__EXTRACT TO READ__
They add that of the 2,849 foster children who have siblings, some 500 are eventually separated. “The same brothers and sisters that most often helped them survive their traumatic abuse or neglect, are not there to offer comfort while in foster care,” a statement on their website reads. Indeed, prolonged battles between the state and San Diego family attorneys can leave children in foster care “limbo”, where children aren’t sure if they’ll ever reconnect with their families. During these times, younger children especially rely on comfort and support from their siblings, who share the heartbreaking experience with them.
The camp is a joint effort from San Diego County and the private charitable organization Promises2Kids. It was developed in 2008, when the county and Promises2Kids combined forced and “researched ways to support children in maintaining their family bonds when it is impossible for them to live together in the same placement.”
Their website offers some impressive statistics regarding the program’s success:
- 70% of children maintain some form of contact (text, email, phone) with siblings between events
- 70% of children report positive self-esteem and confidence
- 50% of caregivers notice improved behavior in participant
- 90% of children describe themselves as happy to see their siblings
- 70% of children report these events were new experiences
Following the summer program, Camp Connect also offers year-round daytime camps, allowing siblings to stay in touch and engage in fun activates like ice skating, museum trips, and attending ball games.

__EXERCISE__
Retype the passage on the foster sibling camp word for word, starting at the words "They add that" and stopping after the words "experience with them.".

__DATASET RECORDS__
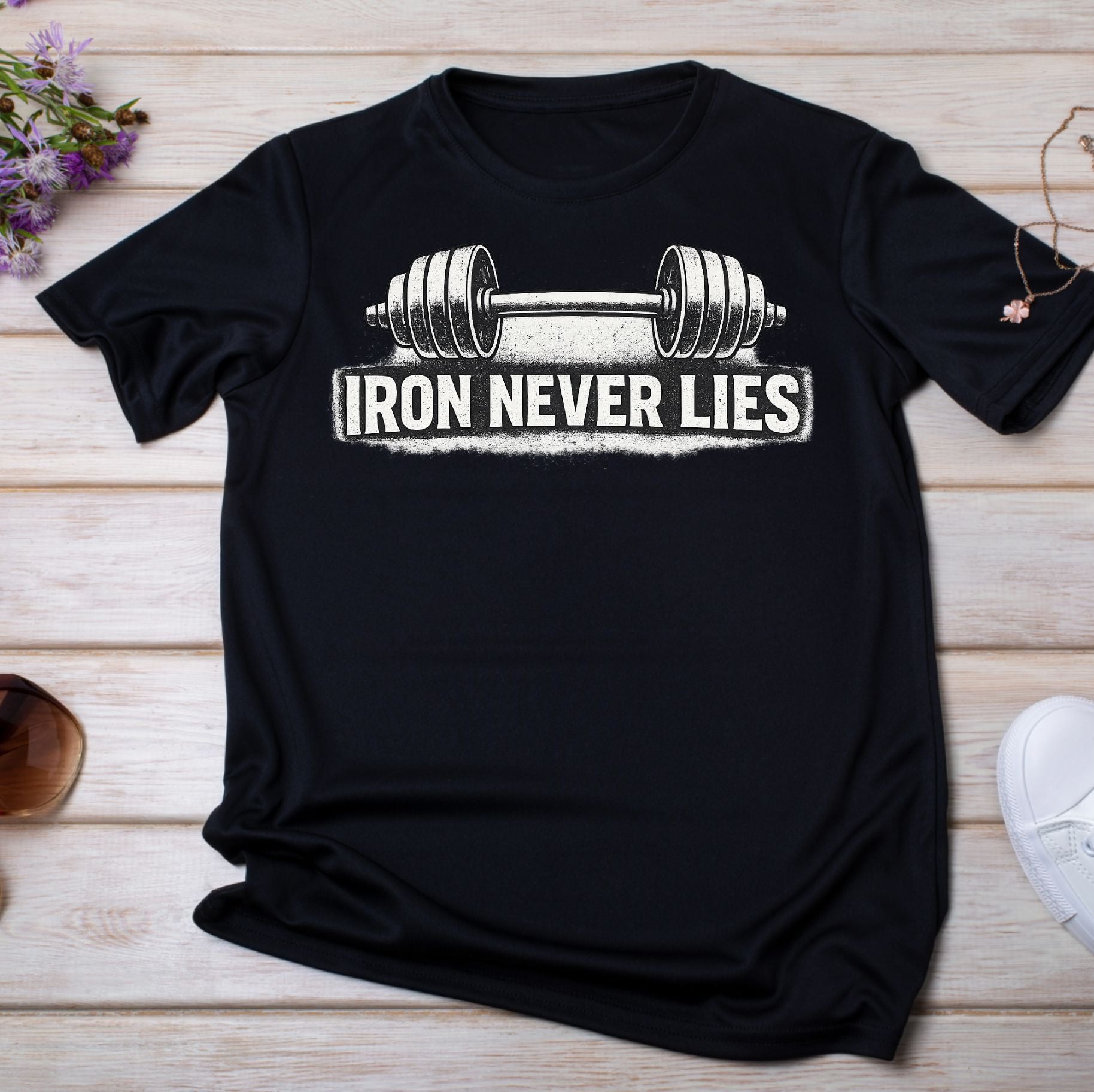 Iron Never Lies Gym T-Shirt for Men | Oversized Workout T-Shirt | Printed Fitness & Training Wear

--

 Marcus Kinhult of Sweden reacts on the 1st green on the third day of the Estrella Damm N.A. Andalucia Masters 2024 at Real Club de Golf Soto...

---

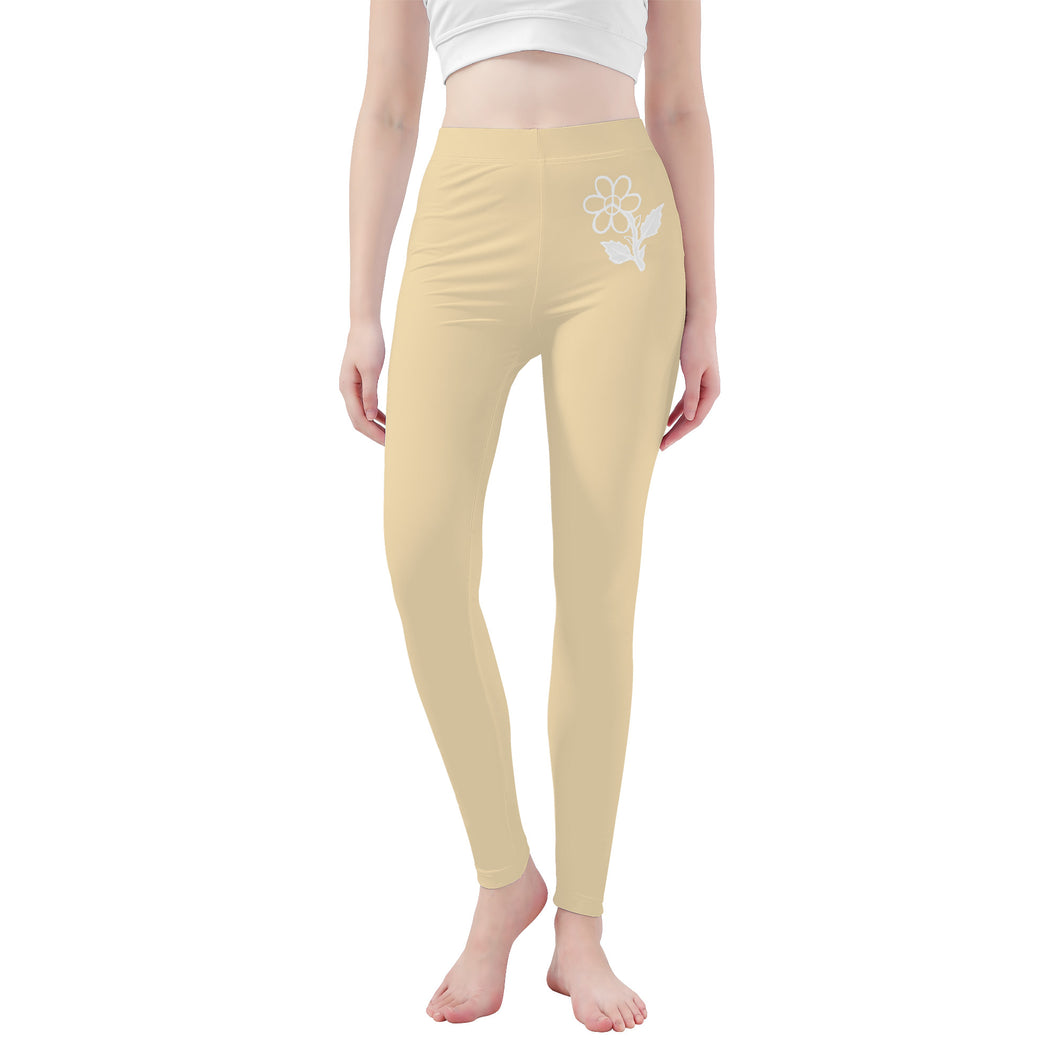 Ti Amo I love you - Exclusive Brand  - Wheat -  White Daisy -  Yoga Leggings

__SOLUTION TO THE PROBLEM__
They add that of the 2,849 foster children who have siblings, some 500 are eventually separated. “The same brothers and sisters that most often helped them survive their traumatic abuse or neglect, are not there to offer comfort while in foster care,” a statement on their website reads. Indeed, prolonged battles between the state and San Diego family attorneys can leave children in foster care “limbo”, where children aren’t sure if they’ll ever reconnect with their families. During these times, younger children especially rely on comfort and support from their siblings, who share the heartbreaking experience with them.